- **Extracted text**:

···

“A Psychologist? At my school, it’s like they don’t even exist. Most of us don’t even know what they look like, or even their name.”
Sixteen-year-old Nikolas answers instinctively when asked by TO VIMA whether he has ever spoken to his school psychologist. Nikolas attends a public school in Athens’ southern suburbs. He does not fully understand what mental health means, but he does know that whenever he needs help, he turns to his history teacher, the person he trusts more than anyone else.
He is lucky to have him. What if he didn’t?
He says there is nothing worse he can imagine than feeling pressure and anxiety building inside you and having no one to talk to.
Yet Greece’s relevant ministries — Education and Health — have still not created a solid support network capable of identifying and addressing young people’s mental health problems in schools, at a time when cases of depression and self-harm are on the rise.
In the town of Karpenisi, Rodothea Karfi, principal of the local vocational high school, explains that this branch of secondary education does in fact benefit from more organized psychological support services within the school environment.
“We even created a psychologist’s office,” she says, describing the room’s decoration and explaining how carefully the school selected the special “psychologist’s rug.”
Listening to her, one thinks that many schools across the country truly can function properly — though often thanks mainly to the volunteer efforts of their staff.
But Nikolas’s answer pulls the conversation back to reality.

···

(Dataset entries)
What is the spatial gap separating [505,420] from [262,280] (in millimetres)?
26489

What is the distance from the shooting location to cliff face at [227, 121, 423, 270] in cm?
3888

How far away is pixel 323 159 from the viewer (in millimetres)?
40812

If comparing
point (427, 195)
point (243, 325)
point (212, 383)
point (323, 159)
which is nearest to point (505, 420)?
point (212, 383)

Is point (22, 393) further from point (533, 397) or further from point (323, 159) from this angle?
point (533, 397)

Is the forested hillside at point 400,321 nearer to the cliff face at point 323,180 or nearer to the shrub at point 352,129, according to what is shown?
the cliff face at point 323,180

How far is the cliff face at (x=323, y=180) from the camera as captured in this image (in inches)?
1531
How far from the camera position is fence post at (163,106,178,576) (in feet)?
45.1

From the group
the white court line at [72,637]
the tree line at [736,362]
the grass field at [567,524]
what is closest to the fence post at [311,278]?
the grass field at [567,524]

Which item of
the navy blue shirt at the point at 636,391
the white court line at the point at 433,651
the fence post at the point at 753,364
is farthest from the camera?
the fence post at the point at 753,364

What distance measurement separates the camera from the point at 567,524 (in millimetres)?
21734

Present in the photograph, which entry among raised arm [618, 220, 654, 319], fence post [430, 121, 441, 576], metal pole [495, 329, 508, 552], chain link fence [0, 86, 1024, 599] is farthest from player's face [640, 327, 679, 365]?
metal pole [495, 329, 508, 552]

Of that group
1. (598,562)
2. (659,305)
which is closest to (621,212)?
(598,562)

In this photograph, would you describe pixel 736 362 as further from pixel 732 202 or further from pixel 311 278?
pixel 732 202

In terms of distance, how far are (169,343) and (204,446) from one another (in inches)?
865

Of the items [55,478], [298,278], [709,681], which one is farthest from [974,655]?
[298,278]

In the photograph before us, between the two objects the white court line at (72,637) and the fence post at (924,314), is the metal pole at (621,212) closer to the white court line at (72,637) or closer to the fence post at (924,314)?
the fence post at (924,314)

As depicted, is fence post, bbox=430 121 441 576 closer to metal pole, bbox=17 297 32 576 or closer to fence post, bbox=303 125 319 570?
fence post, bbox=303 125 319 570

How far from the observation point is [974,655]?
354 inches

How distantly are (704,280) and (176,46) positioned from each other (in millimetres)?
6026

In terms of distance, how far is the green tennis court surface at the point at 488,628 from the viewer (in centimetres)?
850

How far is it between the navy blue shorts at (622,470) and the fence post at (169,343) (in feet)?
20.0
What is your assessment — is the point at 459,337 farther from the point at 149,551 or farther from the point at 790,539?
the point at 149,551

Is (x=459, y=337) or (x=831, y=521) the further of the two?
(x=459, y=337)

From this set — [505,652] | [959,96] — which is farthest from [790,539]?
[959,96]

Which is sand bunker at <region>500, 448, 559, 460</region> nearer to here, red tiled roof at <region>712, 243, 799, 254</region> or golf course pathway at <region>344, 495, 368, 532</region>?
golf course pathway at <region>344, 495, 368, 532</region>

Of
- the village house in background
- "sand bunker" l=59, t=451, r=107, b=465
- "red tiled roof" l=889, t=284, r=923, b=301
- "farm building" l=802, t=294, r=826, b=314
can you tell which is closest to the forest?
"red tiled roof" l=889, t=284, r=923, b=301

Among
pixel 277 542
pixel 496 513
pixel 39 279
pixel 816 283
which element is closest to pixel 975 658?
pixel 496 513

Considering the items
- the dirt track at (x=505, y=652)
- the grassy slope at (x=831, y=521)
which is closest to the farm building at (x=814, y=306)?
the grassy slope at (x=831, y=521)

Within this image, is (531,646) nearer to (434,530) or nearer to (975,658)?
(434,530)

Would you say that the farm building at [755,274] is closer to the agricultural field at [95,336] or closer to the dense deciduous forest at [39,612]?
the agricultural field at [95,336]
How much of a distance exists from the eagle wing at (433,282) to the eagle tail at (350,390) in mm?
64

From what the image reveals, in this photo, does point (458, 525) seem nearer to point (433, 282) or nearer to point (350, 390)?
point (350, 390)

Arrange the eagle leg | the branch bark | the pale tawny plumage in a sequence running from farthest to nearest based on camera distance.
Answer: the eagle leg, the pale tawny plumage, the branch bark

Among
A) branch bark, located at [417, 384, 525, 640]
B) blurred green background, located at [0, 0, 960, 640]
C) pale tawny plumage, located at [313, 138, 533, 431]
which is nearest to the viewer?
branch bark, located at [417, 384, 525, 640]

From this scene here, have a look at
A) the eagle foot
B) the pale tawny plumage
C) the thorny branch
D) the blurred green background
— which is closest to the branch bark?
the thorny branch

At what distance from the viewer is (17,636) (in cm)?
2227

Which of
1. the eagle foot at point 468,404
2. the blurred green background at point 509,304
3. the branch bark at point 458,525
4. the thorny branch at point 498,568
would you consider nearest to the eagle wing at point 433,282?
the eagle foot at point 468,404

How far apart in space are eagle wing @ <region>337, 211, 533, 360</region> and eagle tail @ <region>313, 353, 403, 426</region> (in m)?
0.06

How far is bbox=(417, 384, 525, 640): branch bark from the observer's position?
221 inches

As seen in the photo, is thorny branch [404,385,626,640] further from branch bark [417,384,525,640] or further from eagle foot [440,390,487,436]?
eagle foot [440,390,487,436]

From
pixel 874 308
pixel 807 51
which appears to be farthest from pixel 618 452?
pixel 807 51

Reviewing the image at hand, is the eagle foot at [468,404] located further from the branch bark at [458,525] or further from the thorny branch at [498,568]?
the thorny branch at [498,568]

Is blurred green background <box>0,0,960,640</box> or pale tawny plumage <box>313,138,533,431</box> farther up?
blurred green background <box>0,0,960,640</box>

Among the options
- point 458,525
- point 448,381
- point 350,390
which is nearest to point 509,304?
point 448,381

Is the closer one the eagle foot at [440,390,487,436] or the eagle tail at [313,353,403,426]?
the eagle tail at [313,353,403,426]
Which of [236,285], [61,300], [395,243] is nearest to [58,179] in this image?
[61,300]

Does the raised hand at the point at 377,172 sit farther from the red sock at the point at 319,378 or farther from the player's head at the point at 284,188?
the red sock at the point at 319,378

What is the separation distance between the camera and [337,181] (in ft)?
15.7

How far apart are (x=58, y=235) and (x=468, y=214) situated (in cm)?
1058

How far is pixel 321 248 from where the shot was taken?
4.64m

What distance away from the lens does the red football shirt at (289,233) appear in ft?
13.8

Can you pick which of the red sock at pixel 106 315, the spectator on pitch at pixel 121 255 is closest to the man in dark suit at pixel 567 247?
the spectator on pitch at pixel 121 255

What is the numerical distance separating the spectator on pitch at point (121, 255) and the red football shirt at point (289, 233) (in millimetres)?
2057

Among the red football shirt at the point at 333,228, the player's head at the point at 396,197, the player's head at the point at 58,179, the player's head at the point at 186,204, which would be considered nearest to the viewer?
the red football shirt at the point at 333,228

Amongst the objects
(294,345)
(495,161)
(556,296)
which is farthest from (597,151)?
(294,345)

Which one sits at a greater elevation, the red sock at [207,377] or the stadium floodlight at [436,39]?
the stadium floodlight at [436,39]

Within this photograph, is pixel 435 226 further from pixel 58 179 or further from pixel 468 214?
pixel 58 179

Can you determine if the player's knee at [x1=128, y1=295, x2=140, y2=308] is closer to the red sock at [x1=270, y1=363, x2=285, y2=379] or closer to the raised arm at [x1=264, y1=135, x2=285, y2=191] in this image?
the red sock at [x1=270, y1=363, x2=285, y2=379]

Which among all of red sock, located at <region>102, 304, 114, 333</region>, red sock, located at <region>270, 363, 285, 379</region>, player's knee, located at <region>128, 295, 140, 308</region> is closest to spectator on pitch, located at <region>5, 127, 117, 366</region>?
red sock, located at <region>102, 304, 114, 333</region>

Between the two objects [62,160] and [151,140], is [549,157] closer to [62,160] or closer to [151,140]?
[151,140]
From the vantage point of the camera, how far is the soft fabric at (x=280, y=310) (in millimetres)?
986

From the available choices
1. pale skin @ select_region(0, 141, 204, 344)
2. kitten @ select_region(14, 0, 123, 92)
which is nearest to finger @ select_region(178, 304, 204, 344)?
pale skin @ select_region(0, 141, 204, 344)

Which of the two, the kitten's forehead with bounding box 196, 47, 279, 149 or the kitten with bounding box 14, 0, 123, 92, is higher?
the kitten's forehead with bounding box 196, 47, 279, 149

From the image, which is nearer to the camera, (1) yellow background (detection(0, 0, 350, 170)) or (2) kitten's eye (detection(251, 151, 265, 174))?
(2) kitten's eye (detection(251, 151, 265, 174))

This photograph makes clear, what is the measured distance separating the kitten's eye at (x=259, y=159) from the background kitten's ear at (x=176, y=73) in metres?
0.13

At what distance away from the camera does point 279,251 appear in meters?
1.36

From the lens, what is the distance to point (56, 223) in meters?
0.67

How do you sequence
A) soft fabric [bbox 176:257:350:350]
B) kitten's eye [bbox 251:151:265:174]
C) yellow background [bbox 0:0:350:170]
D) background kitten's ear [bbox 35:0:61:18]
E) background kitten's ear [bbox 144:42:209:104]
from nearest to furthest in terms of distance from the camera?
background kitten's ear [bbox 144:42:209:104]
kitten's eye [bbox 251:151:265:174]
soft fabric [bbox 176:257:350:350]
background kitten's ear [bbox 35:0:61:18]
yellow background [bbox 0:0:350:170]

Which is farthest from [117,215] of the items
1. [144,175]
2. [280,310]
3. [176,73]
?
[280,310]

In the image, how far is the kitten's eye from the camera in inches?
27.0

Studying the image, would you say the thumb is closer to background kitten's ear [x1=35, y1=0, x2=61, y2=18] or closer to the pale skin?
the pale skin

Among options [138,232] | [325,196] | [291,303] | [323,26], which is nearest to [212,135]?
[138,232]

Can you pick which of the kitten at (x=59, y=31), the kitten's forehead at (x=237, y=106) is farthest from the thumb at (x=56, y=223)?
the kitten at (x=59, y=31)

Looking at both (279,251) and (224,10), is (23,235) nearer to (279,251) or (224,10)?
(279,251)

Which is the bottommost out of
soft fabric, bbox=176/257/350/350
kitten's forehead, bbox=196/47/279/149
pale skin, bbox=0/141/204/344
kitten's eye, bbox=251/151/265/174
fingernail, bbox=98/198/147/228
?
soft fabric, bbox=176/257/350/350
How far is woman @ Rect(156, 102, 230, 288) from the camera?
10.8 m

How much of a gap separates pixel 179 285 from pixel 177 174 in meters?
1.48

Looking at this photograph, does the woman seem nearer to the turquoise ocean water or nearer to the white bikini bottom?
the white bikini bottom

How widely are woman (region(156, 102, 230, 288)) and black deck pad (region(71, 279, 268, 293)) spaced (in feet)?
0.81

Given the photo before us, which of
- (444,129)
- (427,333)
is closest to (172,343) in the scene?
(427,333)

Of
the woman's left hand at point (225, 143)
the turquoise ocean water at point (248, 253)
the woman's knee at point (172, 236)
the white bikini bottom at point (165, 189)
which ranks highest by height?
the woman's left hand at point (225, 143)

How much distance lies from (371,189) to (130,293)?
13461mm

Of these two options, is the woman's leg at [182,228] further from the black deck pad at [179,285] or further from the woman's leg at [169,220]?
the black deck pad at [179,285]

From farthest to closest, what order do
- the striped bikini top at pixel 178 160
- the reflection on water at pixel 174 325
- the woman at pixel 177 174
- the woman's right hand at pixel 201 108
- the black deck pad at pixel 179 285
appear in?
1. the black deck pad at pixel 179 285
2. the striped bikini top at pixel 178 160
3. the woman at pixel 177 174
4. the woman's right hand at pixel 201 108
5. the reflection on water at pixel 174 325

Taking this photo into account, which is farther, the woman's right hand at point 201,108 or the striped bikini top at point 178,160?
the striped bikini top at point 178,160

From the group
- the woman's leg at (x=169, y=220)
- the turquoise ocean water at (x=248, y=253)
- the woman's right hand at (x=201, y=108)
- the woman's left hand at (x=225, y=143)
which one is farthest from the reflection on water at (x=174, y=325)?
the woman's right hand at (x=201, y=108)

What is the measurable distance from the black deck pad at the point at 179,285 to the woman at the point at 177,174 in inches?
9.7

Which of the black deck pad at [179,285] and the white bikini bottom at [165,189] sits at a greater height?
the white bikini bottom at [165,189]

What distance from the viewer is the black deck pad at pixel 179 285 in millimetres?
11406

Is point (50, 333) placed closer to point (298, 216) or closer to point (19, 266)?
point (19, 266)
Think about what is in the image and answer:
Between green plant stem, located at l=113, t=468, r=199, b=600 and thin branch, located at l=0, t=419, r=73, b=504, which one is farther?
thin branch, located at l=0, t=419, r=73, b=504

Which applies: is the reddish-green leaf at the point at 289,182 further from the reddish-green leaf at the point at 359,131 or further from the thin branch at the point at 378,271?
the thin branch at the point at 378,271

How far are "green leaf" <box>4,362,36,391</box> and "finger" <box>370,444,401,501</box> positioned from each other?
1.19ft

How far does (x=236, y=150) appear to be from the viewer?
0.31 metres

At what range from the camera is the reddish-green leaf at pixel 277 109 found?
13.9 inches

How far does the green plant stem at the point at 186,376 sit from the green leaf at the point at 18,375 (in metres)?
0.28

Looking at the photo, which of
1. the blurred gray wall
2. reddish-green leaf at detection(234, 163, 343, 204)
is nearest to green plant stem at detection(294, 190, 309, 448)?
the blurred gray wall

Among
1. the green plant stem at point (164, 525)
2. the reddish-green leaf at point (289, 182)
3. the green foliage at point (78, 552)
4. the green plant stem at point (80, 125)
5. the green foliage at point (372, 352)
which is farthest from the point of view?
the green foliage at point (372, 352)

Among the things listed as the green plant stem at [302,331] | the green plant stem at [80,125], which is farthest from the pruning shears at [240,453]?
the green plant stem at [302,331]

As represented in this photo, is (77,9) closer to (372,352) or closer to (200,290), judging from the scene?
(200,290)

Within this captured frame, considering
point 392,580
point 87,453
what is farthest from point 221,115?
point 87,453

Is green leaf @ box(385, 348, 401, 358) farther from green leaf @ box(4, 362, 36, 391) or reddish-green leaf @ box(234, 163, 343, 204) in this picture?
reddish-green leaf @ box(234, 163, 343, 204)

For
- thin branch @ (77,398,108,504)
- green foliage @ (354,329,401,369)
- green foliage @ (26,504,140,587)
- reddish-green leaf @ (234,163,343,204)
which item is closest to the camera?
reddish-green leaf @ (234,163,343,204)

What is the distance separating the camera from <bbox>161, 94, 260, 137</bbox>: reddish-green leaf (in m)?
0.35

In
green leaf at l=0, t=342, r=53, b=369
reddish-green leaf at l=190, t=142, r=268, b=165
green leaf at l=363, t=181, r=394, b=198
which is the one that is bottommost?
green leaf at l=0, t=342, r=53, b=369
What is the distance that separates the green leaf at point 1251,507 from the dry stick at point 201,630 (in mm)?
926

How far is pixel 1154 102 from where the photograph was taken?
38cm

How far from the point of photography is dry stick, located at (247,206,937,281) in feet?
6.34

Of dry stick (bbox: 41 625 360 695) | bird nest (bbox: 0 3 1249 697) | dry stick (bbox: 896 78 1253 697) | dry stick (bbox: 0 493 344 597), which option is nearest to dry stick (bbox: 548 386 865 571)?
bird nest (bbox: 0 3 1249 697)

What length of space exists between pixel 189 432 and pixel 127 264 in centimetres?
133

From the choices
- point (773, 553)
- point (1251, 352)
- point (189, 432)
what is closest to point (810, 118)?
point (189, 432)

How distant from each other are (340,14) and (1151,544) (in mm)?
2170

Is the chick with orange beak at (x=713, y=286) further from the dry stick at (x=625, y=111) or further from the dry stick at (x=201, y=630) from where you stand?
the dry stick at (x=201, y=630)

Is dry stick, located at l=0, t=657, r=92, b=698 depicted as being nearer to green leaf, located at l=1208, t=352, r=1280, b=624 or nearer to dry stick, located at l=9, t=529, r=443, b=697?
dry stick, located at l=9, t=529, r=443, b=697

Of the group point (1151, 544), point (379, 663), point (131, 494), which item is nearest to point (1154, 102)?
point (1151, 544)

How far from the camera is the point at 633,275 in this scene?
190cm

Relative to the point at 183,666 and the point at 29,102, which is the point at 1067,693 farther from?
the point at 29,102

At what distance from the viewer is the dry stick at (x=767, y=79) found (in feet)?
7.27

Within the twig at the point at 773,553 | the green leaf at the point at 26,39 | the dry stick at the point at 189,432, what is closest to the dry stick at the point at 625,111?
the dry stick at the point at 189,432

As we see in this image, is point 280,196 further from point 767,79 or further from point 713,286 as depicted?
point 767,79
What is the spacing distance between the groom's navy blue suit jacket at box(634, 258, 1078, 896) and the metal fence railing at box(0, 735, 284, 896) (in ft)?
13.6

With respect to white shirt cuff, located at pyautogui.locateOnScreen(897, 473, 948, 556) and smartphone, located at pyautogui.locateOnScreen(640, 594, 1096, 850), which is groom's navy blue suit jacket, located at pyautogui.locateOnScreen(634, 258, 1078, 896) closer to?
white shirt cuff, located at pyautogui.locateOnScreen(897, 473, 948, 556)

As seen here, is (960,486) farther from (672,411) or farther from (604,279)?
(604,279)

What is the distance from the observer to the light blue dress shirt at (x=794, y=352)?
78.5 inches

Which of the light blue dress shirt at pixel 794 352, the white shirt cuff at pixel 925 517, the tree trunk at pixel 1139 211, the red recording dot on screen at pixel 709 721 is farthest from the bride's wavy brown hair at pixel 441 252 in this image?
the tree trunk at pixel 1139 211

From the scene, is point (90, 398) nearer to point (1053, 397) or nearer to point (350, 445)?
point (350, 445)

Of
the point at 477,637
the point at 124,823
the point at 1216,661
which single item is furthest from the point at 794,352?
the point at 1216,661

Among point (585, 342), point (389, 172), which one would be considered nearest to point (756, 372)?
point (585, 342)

···

- **Problems to work on**:
1. In the article on school psychologists, who does Nikolas turn to whenever he needs help?
2. In the article on school psychologists, write out the passage starting at "He is lucky" and ending at "the school environment.", swapping "ministries" for "agencies".
3. Extend the article on school psychologists in Greece with a few more paragraphs that pick up after its final sentence.
These entries come from a separate source.

- **Responses per task**:
1. His history teacher.

2.
He is lucky to have him. What if he didn’t?
He says there is nothing worse he can imagine than feeling pressure and anxiety building inside you and having no one to talk to.
Yet Greece’s relevant agencies — Education and Health — have still not created a solid support network capable of identifying and addressing young people’s mental health problems in schools, at a time when cases of depression and self-harm are on the rise.
In the town of Karpenisi, Rodothea Karfi, principal of the local vocational high school, explains that this branch of secondary education does in fact benefit from more organized psychological support services within the school environment.

3.
“I’ve never gone to the psychologist and, honestly, I don’t feel like they could help me anyway.”
Recruitment and absences
The Ministry of Education responds to such criticism by pointing out that, in the last academic year alone, it appointed 3,005 substitute psychologists and social workers to schools across Greece.
Where are they?
As this report reveals, in many cases they barely register within school communities, because each psychologist may be assigned to as many as five different schools, visiting each only once a week. As a result, they are unable to build meaningful relationships with any of them.
“At the end of the school year, many students I’ve worked with ask me if I’ll still be with them next year, but honestly I have no idea what to tell them. I’m not even certain I’ll still be there the following week,” school psychologist Evangelia Adamopoulou tells To Vima.
For the 2025–2026 school year, she is responsible for five different schools, spending one day per week at each and sometimes even filling the role of a social worker.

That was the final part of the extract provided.